The persistence_granularity parameter is in conjunction with Persistence_timeout, which is especially useful in some cases where his value is the subnet mask, which represents the granularity of the persistent connection, which is 255 by default.255.255.255, which is a separate client IP
, if you change it,255.255.255. 0 is the client IP a network segment will be assigned to the same real server. Time-out after a connection is created idle, this time is 3 TCP idle timeout time LVS receives the client TCP fin timeout time how to view these values for UDP timeout?

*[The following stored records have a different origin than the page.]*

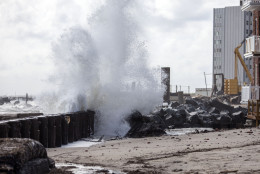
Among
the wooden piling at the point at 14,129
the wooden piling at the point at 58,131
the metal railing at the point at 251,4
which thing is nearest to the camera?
the wooden piling at the point at 14,129

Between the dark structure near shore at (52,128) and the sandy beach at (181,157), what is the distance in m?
1.07

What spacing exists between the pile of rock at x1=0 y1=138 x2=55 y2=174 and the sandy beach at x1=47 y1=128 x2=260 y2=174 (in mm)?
1602

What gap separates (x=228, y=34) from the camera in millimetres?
74062

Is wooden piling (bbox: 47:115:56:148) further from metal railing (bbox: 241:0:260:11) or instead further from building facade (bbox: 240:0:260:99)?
metal railing (bbox: 241:0:260:11)

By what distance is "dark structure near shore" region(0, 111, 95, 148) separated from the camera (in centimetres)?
1099

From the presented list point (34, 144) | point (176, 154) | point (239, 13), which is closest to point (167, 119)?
point (176, 154)

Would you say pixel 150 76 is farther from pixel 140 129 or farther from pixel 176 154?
pixel 176 154

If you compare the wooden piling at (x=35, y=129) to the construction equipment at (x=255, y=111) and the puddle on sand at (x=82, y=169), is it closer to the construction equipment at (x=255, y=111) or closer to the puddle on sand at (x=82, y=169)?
the puddle on sand at (x=82, y=169)

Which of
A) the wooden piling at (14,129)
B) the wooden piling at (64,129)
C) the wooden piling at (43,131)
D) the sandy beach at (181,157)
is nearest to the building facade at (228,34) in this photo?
the wooden piling at (64,129)

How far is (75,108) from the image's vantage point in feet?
66.4

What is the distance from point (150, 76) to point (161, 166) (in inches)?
686

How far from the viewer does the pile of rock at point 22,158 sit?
6508 millimetres

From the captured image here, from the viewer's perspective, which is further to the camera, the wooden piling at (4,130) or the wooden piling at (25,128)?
the wooden piling at (25,128)

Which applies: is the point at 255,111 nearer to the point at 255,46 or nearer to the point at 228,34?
the point at 255,46
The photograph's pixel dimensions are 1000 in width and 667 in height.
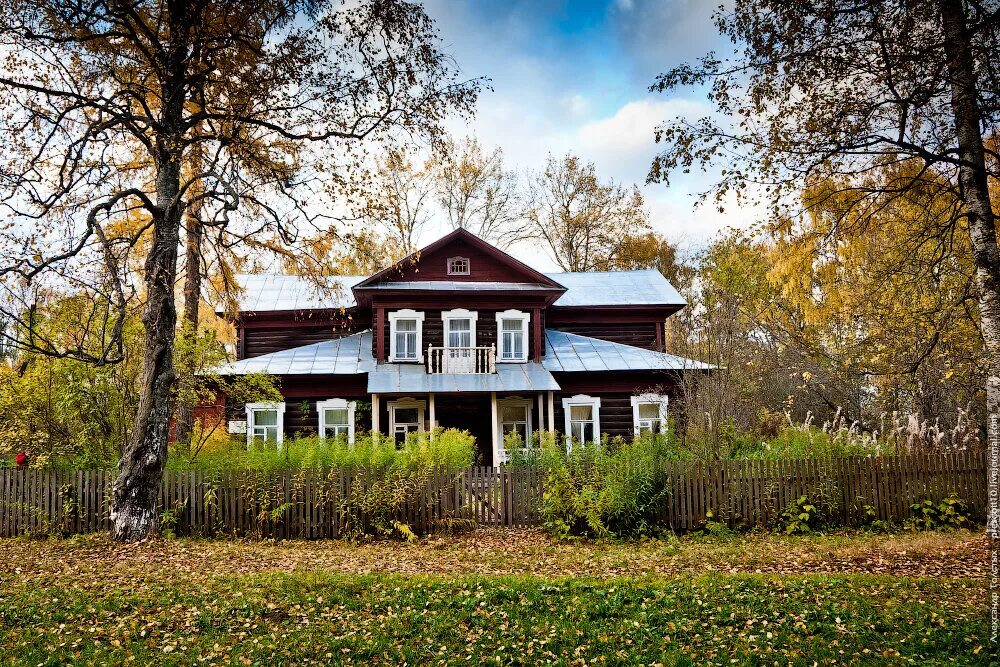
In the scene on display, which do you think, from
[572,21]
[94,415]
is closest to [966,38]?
[572,21]

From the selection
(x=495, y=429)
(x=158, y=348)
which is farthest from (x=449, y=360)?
(x=158, y=348)

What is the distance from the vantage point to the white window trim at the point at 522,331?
22.6 metres

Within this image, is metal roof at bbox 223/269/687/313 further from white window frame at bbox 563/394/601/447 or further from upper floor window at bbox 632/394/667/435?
upper floor window at bbox 632/394/667/435

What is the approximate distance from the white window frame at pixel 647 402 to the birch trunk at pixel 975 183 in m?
14.4

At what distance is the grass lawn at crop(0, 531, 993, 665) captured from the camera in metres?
6.55

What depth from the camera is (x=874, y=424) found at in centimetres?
2078

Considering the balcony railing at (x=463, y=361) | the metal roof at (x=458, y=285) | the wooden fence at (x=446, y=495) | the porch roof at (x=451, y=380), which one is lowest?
the wooden fence at (x=446, y=495)

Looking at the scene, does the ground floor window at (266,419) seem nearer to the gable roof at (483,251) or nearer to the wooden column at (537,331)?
the gable roof at (483,251)

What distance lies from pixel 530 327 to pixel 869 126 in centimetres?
1465

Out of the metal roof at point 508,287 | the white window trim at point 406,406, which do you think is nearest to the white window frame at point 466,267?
the metal roof at point 508,287

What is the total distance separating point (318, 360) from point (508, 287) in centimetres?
638

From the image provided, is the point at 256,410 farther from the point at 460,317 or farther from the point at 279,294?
the point at 460,317

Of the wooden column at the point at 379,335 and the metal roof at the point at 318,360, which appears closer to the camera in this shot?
the metal roof at the point at 318,360

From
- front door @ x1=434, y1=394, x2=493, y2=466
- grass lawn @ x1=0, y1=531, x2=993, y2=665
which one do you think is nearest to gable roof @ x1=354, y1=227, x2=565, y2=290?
front door @ x1=434, y1=394, x2=493, y2=466
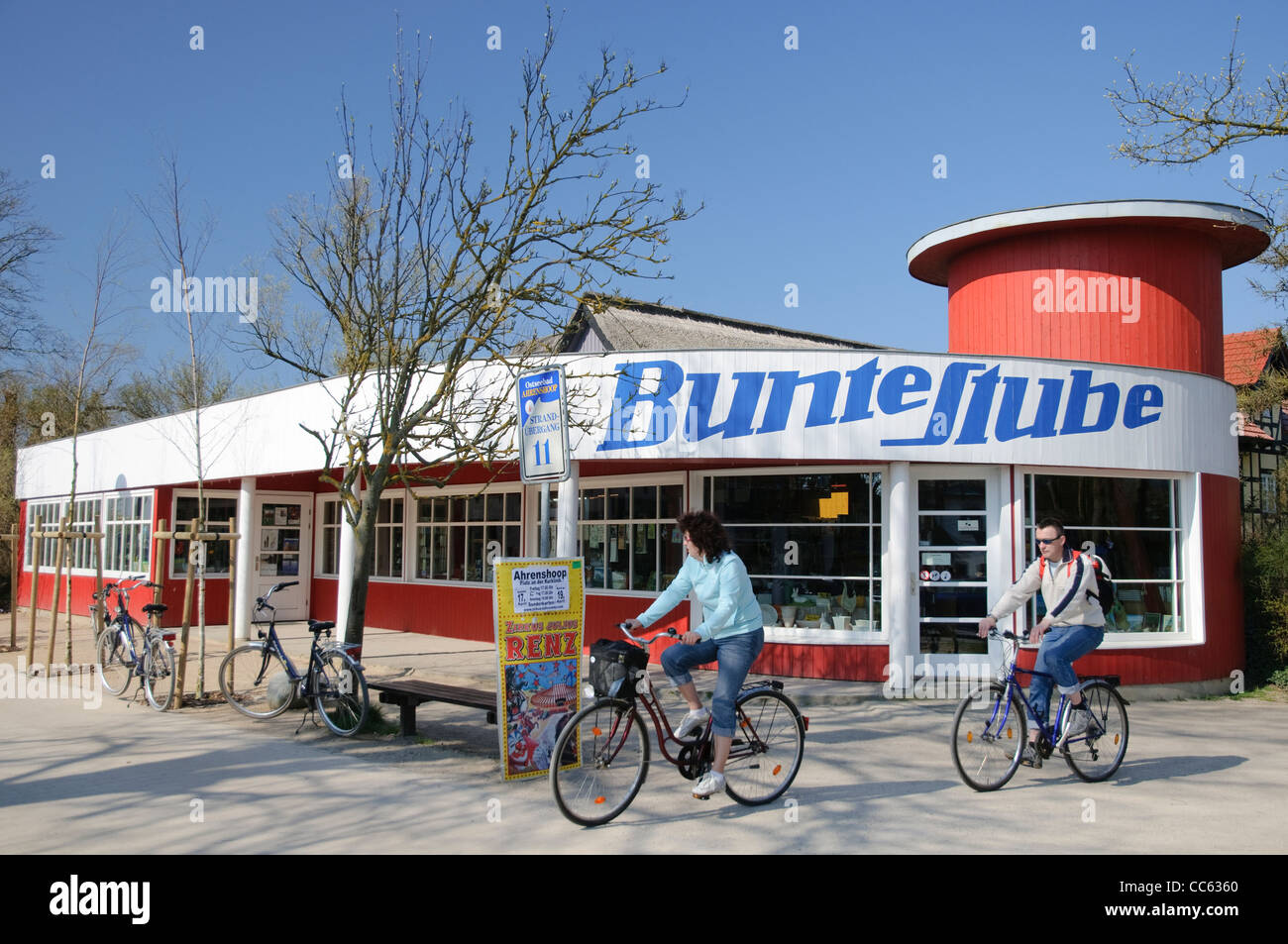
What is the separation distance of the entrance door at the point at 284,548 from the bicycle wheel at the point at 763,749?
49.6 feet

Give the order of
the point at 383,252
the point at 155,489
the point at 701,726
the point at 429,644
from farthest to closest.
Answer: the point at 155,489
the point at 429,644
the point at 383,252
the point at 701,726

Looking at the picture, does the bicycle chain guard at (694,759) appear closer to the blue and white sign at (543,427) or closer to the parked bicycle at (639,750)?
the parked bicycle at (639,750)

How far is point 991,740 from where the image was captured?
6.67 metres

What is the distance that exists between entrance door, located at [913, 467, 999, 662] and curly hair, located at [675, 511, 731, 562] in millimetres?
6109

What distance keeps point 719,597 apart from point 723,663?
0.42m

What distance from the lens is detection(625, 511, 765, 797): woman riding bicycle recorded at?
5.95 metres

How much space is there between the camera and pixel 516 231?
9523 mm

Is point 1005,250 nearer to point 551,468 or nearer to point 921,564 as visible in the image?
point 921,564

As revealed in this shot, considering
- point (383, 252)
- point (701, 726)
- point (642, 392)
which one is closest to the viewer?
point (701, 726)

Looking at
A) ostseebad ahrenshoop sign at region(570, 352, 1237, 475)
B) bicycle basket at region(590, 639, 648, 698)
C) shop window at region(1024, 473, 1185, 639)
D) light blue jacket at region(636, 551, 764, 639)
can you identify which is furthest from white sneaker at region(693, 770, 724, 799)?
shop window at region(1024, 473, 1185, 639)

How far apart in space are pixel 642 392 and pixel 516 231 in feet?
8.88

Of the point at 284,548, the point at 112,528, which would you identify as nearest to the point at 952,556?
the point at 284,548

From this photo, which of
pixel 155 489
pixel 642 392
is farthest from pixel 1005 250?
pixel 155 489

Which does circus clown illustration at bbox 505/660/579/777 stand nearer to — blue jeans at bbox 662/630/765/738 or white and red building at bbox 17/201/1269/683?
blue jeans at bbox 662/630/765/738
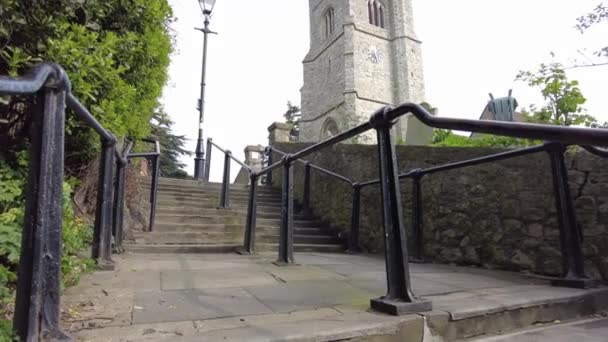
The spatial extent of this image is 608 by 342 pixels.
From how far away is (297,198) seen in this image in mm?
6512

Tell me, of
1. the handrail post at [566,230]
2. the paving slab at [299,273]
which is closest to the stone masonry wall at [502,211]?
the handrail post at [566,230]

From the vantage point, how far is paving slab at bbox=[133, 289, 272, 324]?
1.48 meters

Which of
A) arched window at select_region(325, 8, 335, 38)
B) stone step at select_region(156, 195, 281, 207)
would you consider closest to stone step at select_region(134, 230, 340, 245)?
stone step at select_region(156, 195, 281, 207)

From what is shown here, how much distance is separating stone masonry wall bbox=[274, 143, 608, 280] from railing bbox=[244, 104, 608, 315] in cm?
59

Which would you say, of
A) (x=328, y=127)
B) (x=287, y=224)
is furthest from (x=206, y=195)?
(x=328, y=127)

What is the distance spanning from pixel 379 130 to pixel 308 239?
3073mm

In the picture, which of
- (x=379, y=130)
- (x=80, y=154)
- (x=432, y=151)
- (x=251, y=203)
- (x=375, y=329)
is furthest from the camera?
(x=432, y=151)

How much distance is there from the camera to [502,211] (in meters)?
3.26

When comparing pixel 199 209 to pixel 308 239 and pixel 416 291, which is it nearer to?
pixel 308 239

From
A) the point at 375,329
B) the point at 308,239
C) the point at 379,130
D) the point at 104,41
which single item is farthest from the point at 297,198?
the point at 375,329

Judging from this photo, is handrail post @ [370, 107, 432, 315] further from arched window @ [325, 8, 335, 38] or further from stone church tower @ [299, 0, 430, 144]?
arched window @ [325, 8, 335, 38]

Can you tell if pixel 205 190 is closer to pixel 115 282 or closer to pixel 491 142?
pixel 115 282

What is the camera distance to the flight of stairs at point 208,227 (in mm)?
3848

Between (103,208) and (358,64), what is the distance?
2732 cm
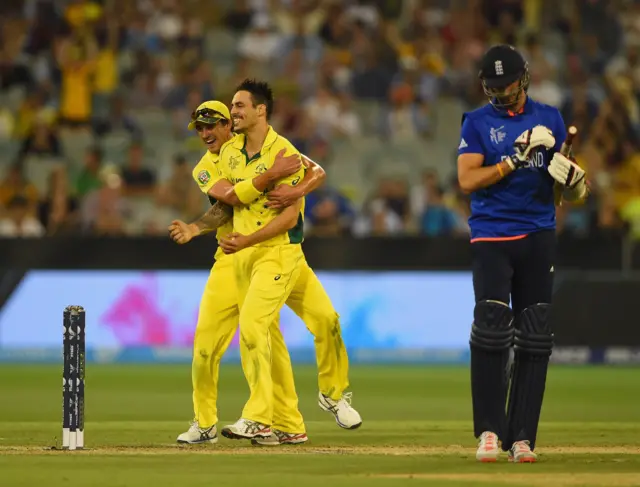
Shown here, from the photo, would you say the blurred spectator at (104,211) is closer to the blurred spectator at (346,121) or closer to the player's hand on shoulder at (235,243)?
the blurred spectator at (346,121)

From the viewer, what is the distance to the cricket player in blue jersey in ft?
26.3

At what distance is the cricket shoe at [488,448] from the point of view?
317 inches

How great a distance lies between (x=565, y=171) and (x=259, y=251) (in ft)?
7.24

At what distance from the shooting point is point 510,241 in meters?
8.09

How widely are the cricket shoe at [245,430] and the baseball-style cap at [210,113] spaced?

Ipvsadm # To see the time-out period for connection idle (persistentTen). IP Virtual Server Version1.2.1(size=4096) Prot localaddress:port Scheduler Flags-remoteaddress:port Forward Weight activeconn inactconntcp122.225.32.142: HTTP RR PersistentTen-122.225.32.137: http Route1      0          1-122.225.32.136: http Route1      0          0Ipvsadm-L-Timeout # View TCP tcpfin UDP time-out timeout (TCP tcpfin UDP): the  -  -How did they work? Ipvsadm-LCN IPVS Connection Entries Pro expire State sourceVirtualDestination TCPxx: $NONE110.184.96.173:0 122.225.32.142: the 122.225.32.136: theTcp on: $Fin_wait110.184.96.173:54568 122.225.32.142: the 122.225.32.136:80

when a client accesses a VIP, Ipvs or records a message with a status of none, the expire initial value is the value of persistence_timeout, and then is smaller according to the clock primary key, which is connected to the same client IP during the existence of the following record. will be assigned to the same back end. The value of fin_wait is TCP Tcpfin UDP timeout time, when the value of none is 0 o'clock, if fin_wait still exists, then the value of none will be changed from new to 60 seconds, and then reduced, until the fin_wait disappears, none will disappear, as long as none exists, Access to the same client is assigned to unified Real server. How do I set these values? Persistence_timeout can be set in the following two ways Ipvsadm-a-t192.168.20.154: the-S Rr-p -Note: The red labeled 80 port in the above command, which represents the same client Access server's 80 port, will be defined to the same real server, if the 80 port is changed to 0, then any service of the same client Access server will be forwarded to the same real server. Modify the Keepalived configuration file and add persistence_timeout below the virtual server configuration -configuration of TCP Tcpfin UDP ipvsadm–SetTCP Tcpfin UDP # ipvsadm–Set  -  -  - //ExampleRecommendation: The value of tcpfin is preferably less than the value of persistence_timeout, which makes it easier to calculate.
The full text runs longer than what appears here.